Do you have any interesting data consistency problems with the analytics? If you parallelize your querying so you’re running sub-sections of it simultaneously, but the store is changing underneath your feet, how do you make sure that the results correspond to a consistent view of the data?

Canadi: How do we actually achieve sub-second latency with the overhead of writing the file to S3 and then uploading that file into hot storage? That is actually not on the critical path of ingest. The critical path of ingest is inserting data into our memtable, into the in-memory write buffer. As soon as the data is in the memtable, that data is present in any further query that happens. Then in the background, async mode, you get that memtable once it becomes full. Then you flush that memtable into S3 file. You do that all fairly slow. The only downside is that memtable needs to be alive for a little bit longer.

The fact that we also need to account for this S3 flush and then also uploads to hot storage means that my memtable will be maybe couple hundreds of milliseconds longer, is how long it will be alive before we switch from memtable to the file. It’s not on the critical path of ingest. As soon as we put the document into the memtable, that document is present in the query, both on the ingest side and on the query side.

Do we have any interesting consistency challenges? RocksDB gives you MVCC semantics, which means you can create a snapshot. Then every time you read from RocksDB, you give it that snapshot, and it will ensure that the data you’re seeing is consistent. That’s within a shard. We talked about our shard has indexes and data that are consistent with each other. That is built on top of RocksDB via MVCC. Even if you have a query that’s running for a long time and the data is changing, you’re going to get the snapshot view of the data, which is provided by RocksDB’s MVCC semantics.

Participant 2: I noticed that you showed the use case of inserting data, that you’re writing data from Rockset into S3, and then telling the NVMe backend to fetch it from S3 and download it. Is there a reason why you don’t send it to S3 and simultaneously to your storage backend? Why do you go the way of telling the backend to download it from S3?

Canadi: Why do we, when we have this ingest worker create the file, that file goes to S3, and then our hot storage tier downloads from S3 instead of being sent to the file directly from our ingest worker that has it? The reason why we do that is because we don’t want to add more compute needs and compute demands on our ingest worker. Our ingest worker is something that is precious. We don’t want to have it do two things, where you upload the file to S3, and then we have to spend, obviously, hot storage compute to download that file. We don’t want to touch the ingest worker and make it spend even more compute to now send the file to two destinations. Also, networking side as well. We might want to do that, but if you do that, then the only thing you do is you’re reducing the time to commit the file during the write time. We actually don’t care about that latency at all.
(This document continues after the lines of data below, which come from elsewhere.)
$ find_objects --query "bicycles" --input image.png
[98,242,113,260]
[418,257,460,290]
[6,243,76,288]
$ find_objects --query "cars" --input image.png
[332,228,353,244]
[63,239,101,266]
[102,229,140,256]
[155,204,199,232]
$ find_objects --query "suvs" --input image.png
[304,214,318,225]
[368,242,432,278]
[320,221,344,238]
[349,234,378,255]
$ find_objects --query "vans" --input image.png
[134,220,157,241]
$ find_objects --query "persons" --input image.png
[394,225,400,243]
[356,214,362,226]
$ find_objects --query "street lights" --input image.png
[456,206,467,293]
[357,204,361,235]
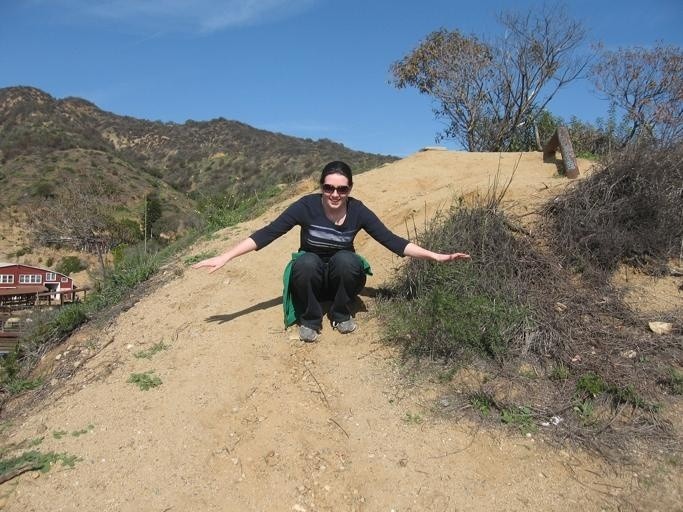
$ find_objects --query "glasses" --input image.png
[320,183,351,195]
The additional latency of downloading the file in the hot storage tier is about hundreds of milliseconds. That’s small compared to the whole flush and compaction process that RocksDB runs. It’s similar to a chain replication idea. You don’t want to have the ingest worker do too much. You want to do as little as possible. S3 is a nice multi-tenant system that can handle that download, no problem.
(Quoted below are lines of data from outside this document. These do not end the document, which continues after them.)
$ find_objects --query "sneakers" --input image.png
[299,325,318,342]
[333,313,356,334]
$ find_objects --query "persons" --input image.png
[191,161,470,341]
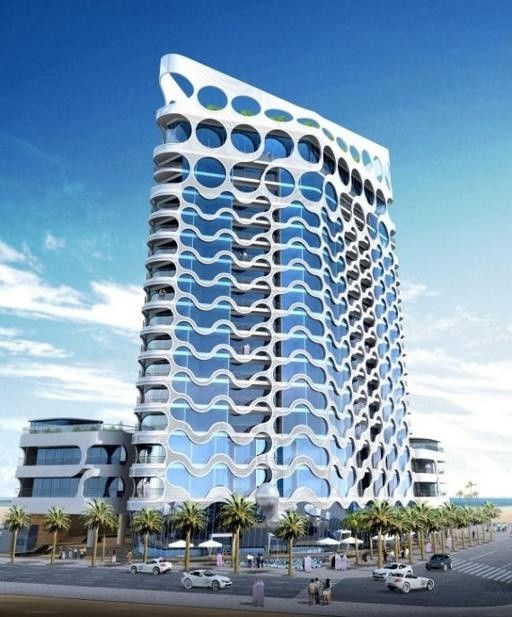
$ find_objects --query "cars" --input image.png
[425,554,453,572]
[373,563,414,581]
[129,558,173,576]
[180,569,233,591]
[385,572,434,594]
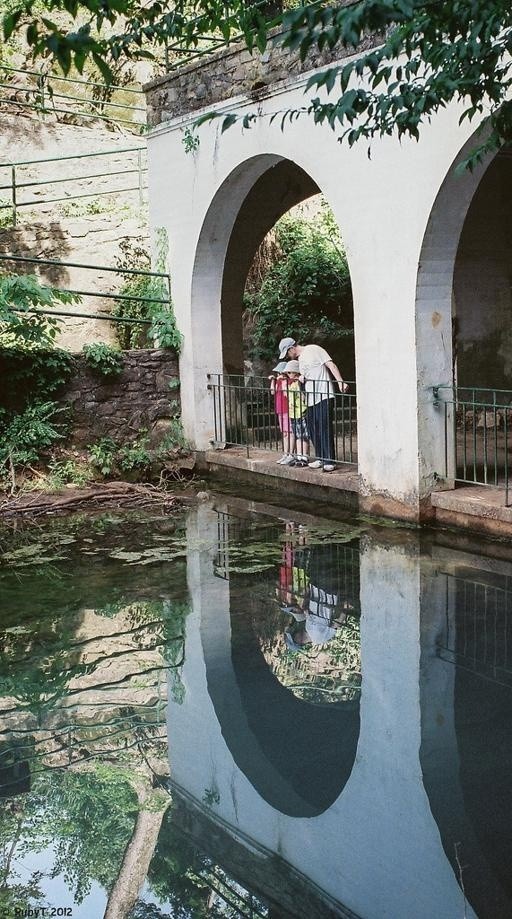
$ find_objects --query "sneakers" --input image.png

Participant 2: You said you consider the file committed once in S3. What about the time between the file being committed and the file being available in your hot storage? What happens if you try to read it while it’s committed, but not in the hot storage, or not available in hot storage? Would that be a miss in that case?
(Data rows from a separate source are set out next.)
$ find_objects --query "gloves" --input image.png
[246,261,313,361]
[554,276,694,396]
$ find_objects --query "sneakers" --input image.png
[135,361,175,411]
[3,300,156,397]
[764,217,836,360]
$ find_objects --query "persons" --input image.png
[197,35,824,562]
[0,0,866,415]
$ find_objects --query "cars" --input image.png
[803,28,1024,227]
Canadi: What happens if the file that we write is not yet present in the hot storage before the query worker goes and reads it? That would be fairly bad, because then the query worker would go to hot storage, would have a cache miss, and it would then have to go talk to S3. It’s possible. It could happen. We talked about six nines of reliability. There’s still one there at the end of the six nines. It does happen sometimes, every six days, apparently. We try to avoid that. The way we avoid that is by making sure that we just don’t commit it. The commit protocol for a file, you can imagine a file, you first write it to local storage.

Then you upload it to S3. Then you synchronously wait for the hot storage to download it. Then only when the hot storage says, I promise I have this file, hopefully it’s telling the truth. Then it says, now I can actually commit that file. The fact that the file exists goes into the replication stream after the file is part of the hot storage. It’s best effort. It’s true. Because sometimes, you might have a cluster recess at the same time, and the new one doesn’t know about it yet. Then we have other technologies to go back to the previous primary to see if their file is still there. We work around that fact.

Participant 3: What do you do in compaction? What’s the criteria? What’s the logic behind that?

Canadi: What do we do about compaction? We use off-the-shelf RocksDB compaction. We use LevelDB with dynamic level sizes. There’s not much that we configure there. It works pretty well for us, mostly off-the-shelf. There are some numbers we configure, but not too much. The big difference for our compaction is the fact that every time you write the file, you also upload it to S3. That’s the only thing that changes on the compaction size. Then also the commit protocol, when the compaction is done, we need to make sure it makes its way to the replication stream.

See more presentations with transcripts

Uncategorized

2 No-Brainer Nasdaq Stocks to Buy With $300 in April Before They Soar – Yahoo Finance

MMS • RSS

Posted on mongodb google news. Visit mongodb google news

It’s been a challenging year for the U.S. stock market. The S&P 500 (SNPINDEX: ^GSPC) has declined 8% from its high, and the technology-focused Nasdaq Composite (NASDAQINDEX: ^IXIC) has fallen 14%. However, both indexes have recovered from every past decline, so the recent losses create a no-brainer buying opportunity, especially for Nasdaq-listed technology stocks.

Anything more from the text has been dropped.